I made an appointment at the London Women’s Clinic in London Bridge back in March and after filling out a hefty medical and lifestyle form, I was all booked in. The process consisted of two parts: the tests, and the subsequent consultation a week after in which the test results would be revealed. To say that I was shitting a brick would be the understatement of the year. I arrived at the clinic and underwent a very thorough pelvic exam (also known as a transvaginal exam) where the nurse was able to get a look at my ovaries and uterus.
I didn’t allow my eyes to leave her face, as I stared at her for any impending glances of uncertainty or worry on her otherwise impassive face. “ahh yes, you’ve got some fibroids here, do you wanna have a look?” she asks kindly. I started at the fibroids dotted around my uterus and suddenly burst into tears, hating my body yet again for allowing these foreign tumours to invade my uterus and robbing me of the opportunity to bear children. The nurse was kind and showed a lot of empathy, before telling me that the fibroid on my uterus was actually harmless and did/would not affect fertility in any way.
I won’t lie. 0.01% of the shadow that had set up shop in my heart did break away upon hearing that. After the test was done, I took a blood test and went on my way to await my fate. A week later I was called by the consultant gynaecologist and was in my living room by my desk, pen and paper in hand, taking breath once every 30 seconds, and heart hammering against my chest like a hummingbird’s’ wing . This was it. I just *knew* I was about to get the confirmation I had suspected all along.
“Your anti-mullerian blood test came up normal, which means you have a high ovarian egg reserve. Your ovaries are also normal and healthy. The fibroid on your ovary is fine where it is, meaning it’s not affecting your ovary or egg production as it’s a tiny one so don’t worry about that. If you were looking to have kids, I would probably say that you have until around 39/40 before you start making serious decisions but for now, you have loads of healthy, good eggs. You’re not infertile.”
Again, I allowed the tears to flow. It wasn’t the news I was expecting to hear and just like that, the dark cloud that had been encased around my heart had lifted, just like that. I felt light. I felt somewhat new. There was something a bit shady about how surprised the doctor sounded when delivering the news to me however, as if surprised that someone as big as me could be fertile. As if all fat women were incapable of having kids. Of course being a doctor, I understand that he felt he had a duty to tell me about my weight and how that could impact things if I ever were to become pregnant, but the assumptions and tone of his voice were incredibly fatphobic and weren’t appreciated.
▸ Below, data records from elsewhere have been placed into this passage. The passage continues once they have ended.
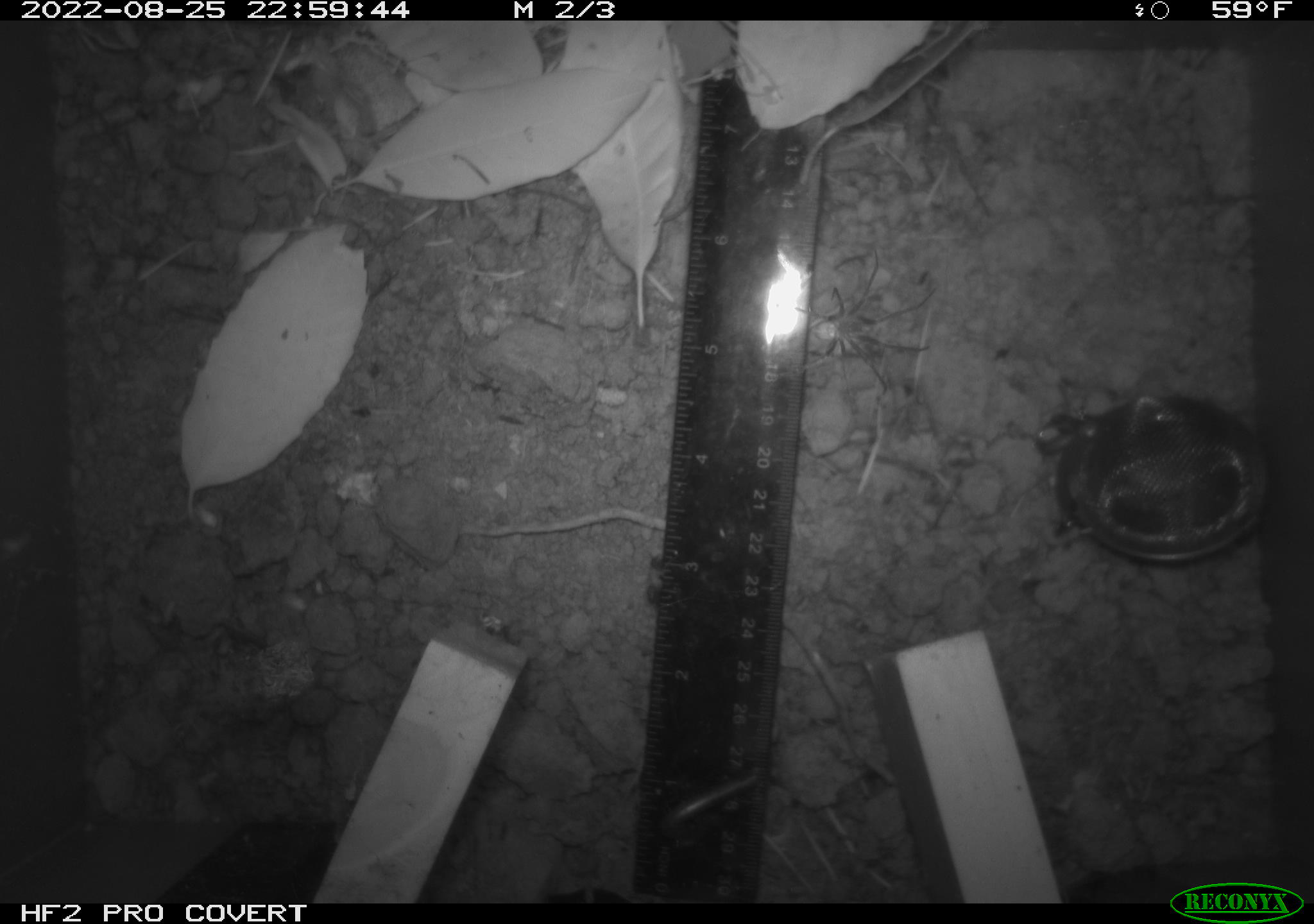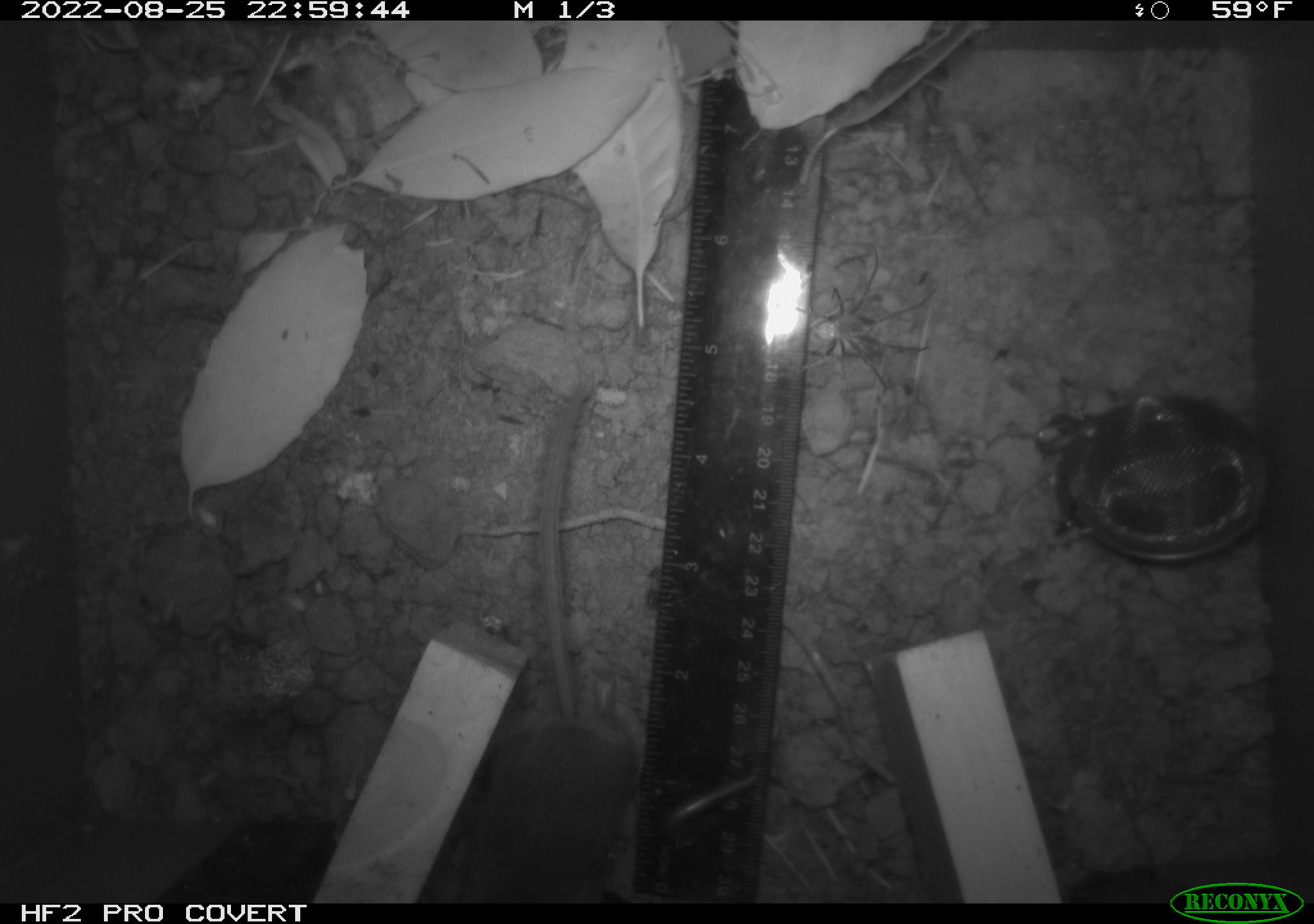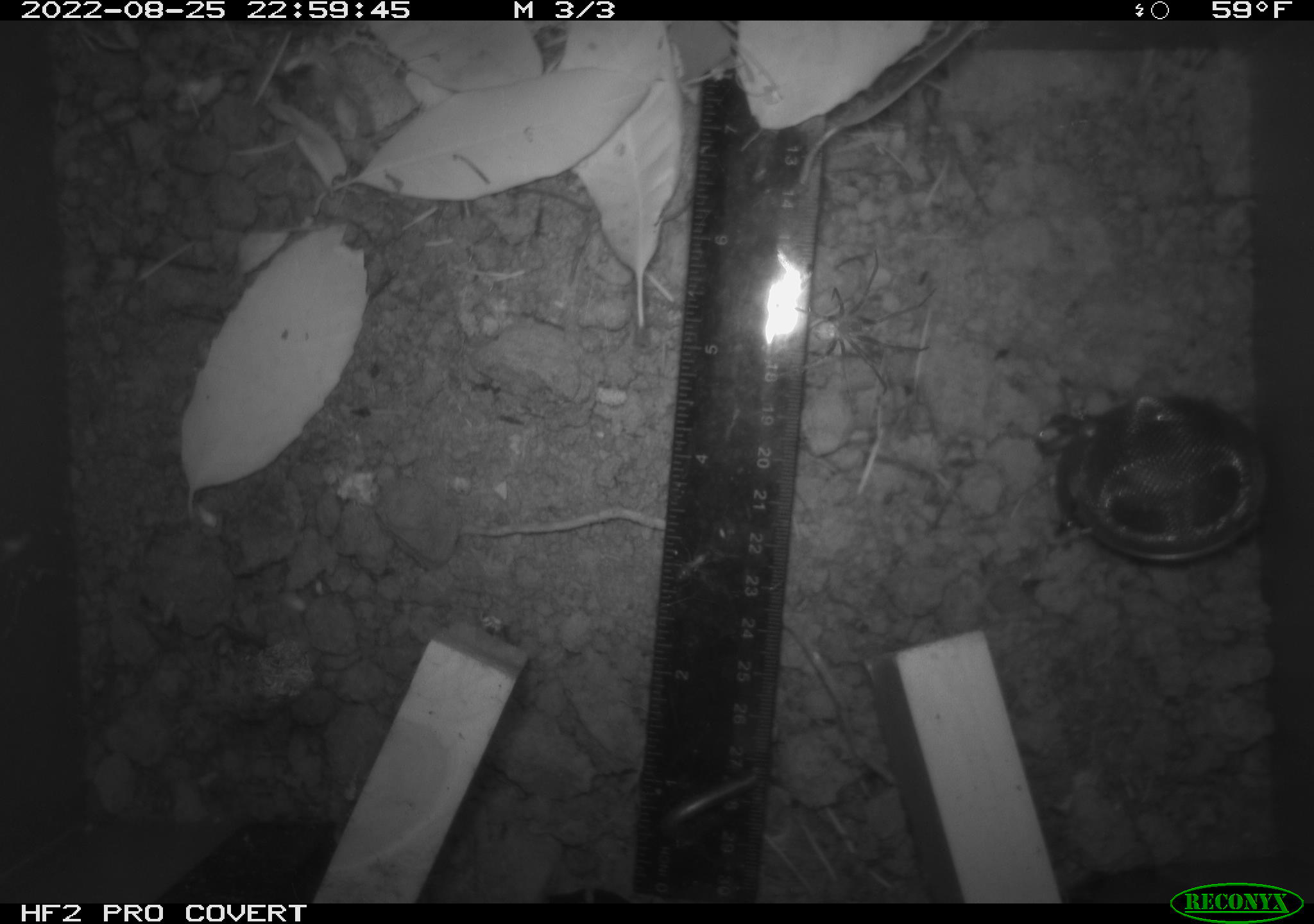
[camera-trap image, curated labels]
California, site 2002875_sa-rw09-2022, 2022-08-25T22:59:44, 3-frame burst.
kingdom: Animalia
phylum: Arthropoda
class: Arachnida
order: Araneae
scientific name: Araneae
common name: spider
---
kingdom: Animalia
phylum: Chordata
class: Mammalia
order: Rodentia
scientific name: Rodentia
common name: rodent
Since March, my priorities have changed.
Do I still want children in the future? Of course. But I no longer have the cloud of hopelessness surrounding me, neither do I feel the need to have to rush myself. I am practising more kindness and patience towards myself these days, and am trying to live more in the moment. I know that even if I never find a partner, I still have options to conceive naturally and when the time comes where I feel ready to conceive, I can make the necessary adjustments and preparations for it ahead of time. I finally feel a sense of control in my future and in my body again which means I can concentrate on the things I want to achieve in life career and lifestyle-wise without feeling like I need to rush myself. I am learning how to live in the present more instead of constantly having one eye on the future. I’m learning how to take care of my body better, in the hopes that one day it’ll be able to house a mini-me of my own.